Il problema:
Aggiorna il brano scelto riscrivendo il tratto da "Grazie alla sua" fino a "meglio degli altri.", con "regole" sostituito da "norme".

Brano scelto:

........

Grazie a uno sguardo come il suo, oggi sappiamo perché il carcere non redime: il detenuto, lungi dal pensare di essere stato beccato, spesso pensa la prossima volta dovrò stare più attento a non farmi prendere.

Grazie alle sue ricerche, oggi comprendiamo che la psichiatria e la psicoterapia hanno dei limiti invalicabili: le famiglie dei pazienti, che sono spesso la culla e la gabbia di chi soffre di disagi mentali.

Grazie alla sua fiducia nel nuovo, oggi siamo anche invasi dai figli dei figli dei figli dei figli del suo pensiero: da quelli di Palo Alto - che ormai sembra un film western - ai piennellisti, dagli improvvisati ipnotisti ai professori universitari che a pappagallo ripetono come dei mantra le lezioni di Bateson.

Eppure lui l'aveva scritto a chiare lettere in Mente e natura: ogni spiegazione - anche quelle dell'aula universitaria - non è altro che la proiezione di una descrizione, ossia il racconto che forniamo, su di una tautologia, ovvero il sistema di regole implicite che stiamo accettando a scatola chiusa perché non si può dimostrare.

Queste regole, sul fondo del nostro modo di pensare, sono il contesto nel quale ognuno di noi fa quadrare i conti con la realtà.

Per questo siamo diversi, per questo nessuno di noi è meglio degli altri.

Ma tutto questo è stato lui a dirlo per primo: almeno in questo lui è meglio di noi.

........

Dati forniti:
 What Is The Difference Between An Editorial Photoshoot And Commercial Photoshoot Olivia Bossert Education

........

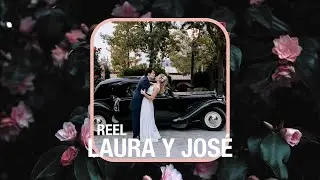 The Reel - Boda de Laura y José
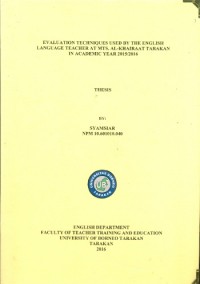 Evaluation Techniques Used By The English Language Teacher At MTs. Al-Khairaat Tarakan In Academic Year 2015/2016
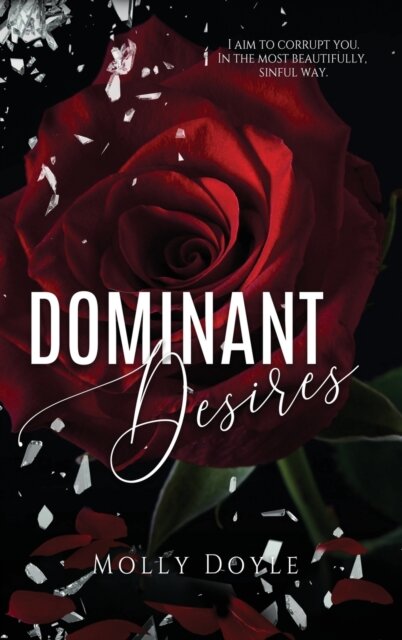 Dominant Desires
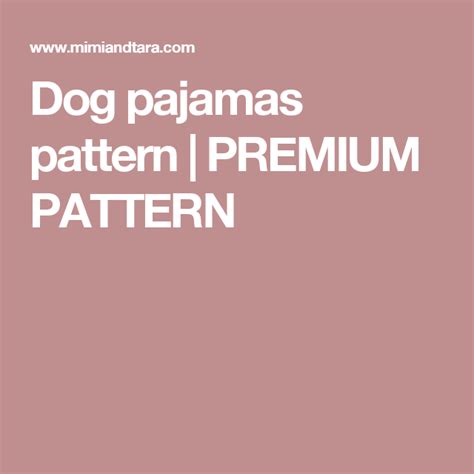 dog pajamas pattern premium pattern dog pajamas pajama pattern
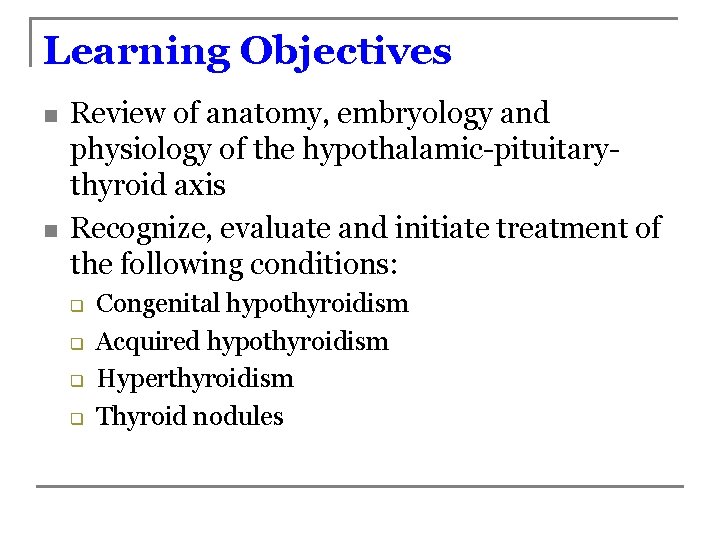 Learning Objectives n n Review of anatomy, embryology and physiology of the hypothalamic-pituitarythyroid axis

........

Spazio risposta:
Grazie alla sua fiducia nel nuovo, oggi siamo anche invasi dai figli dei figli dei figli dei figli del suo pensiero: da quelli di Palo Alto - che ormai sembra un film western - ai piennellisti, dagli improvvisati ipnotisti ai professori universitari che a pappagallo ripetono come dei mantra le lezioni di Bateson.

Eppure lui l'aveva scritto a chiare lettere in Mente e natura: ogni spiegazione - anche quelle dell'aula universitaria - non è altro che la proiezione di una descrizione, ossia il racconto che forniamo, su di una tautologia, ovvero il sistema di norme implicite che stiamo accettando a scatola chiusa perché non si può dimostrare.

Queste norme, sul fondo del nostro modo di pensare, sono il contesto nel quale ognuno di noi fa quadrare i conti con la realtà.

Per questo siamo diversi, per questo nessuno di noi è meglio degli altri.